In my recent work I made a connection between the theory of self-dual quaternion random matrices and Riemann-Hilbert problems. As part of the background of this research, I needed to revisit the theory of self-dual quaternion random matrices, in particular the question how to make sense of the eigenvalues of such matrices. This is not entirely self-explanatory given quaternions do not commute. In this post I hope to give an accessible explanation of this.

First let us recall basic facts about quaternions. The algebra of quaternions \(\mathbb{H}\) is the real span of 4 linearly independent elements \(1, e_1, e_2, e_3\) with the relations

\[e_1^2 = e_2^2 = e_3^2 = -1\] \[e_1 e_2 = e_3 \quad \text{ etc. by cyclic permutations}\] \[e_i e_j = -e_j e_i \quad \text{ for } i \neq j\]

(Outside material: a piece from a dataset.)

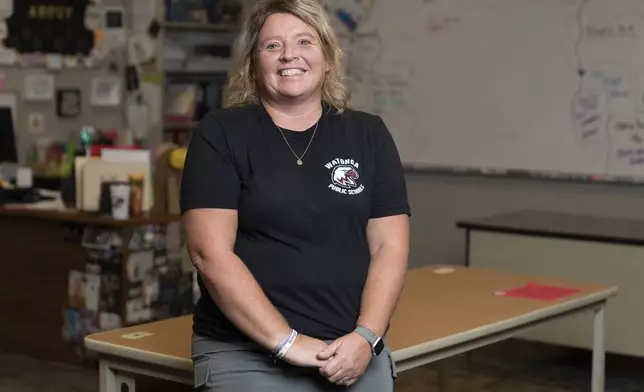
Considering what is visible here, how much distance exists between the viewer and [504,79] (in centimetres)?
566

It is convenient to identify these with \(2 \times 2\) matrices

\[\begin{aligned}1 \simeq \mathbb{I} = \left( \begin{matrix} 1 & 0 \\ 0 & 1 \end{matrix} \right), & & e_1 \simeq \left( \begin{matrix} i & 0 \\ 0 & -i \end{matrix} \right) \\ e_2 \simeq \left( \begin{matrix} 0 & 1 \\ -1 & 0 \end{matrix} \right), & & e_3 \simeq \left( \begin{matrix} 0 & i \\ i & 0 \end{matrix} \right)\end{aligned}\]

In what follows it will be useful to complexify the quaternions \(\mathbb{H}_{\mathbb{C}}\) so that for \(Q \in \mathbb{H}_{\mathbb{C}}\)

\[Q = q_0 \mathbb{I} + q_1 e_1 + q_2 e_2 + q_3 e_3 \quad (q_i \in \mathbb{C})\]

Definition: The dual of a quaternion \(Q= q_0 \mathbb{I} + q_1 e_1 + q_2 e_2 + q_3 e_3 \in \mathbb{H}_\mathbb{C}\) is

\[Q^\mathsf{D} = q_0 \mathbb{I} - q_1 e_1 - q_2 e_2 - q_3 e_3\]

Note that \(Q \mapsto Q^\mathsf{D}\) is a \(\mathbb{C}\)-linear (and not conjugate linear) operation.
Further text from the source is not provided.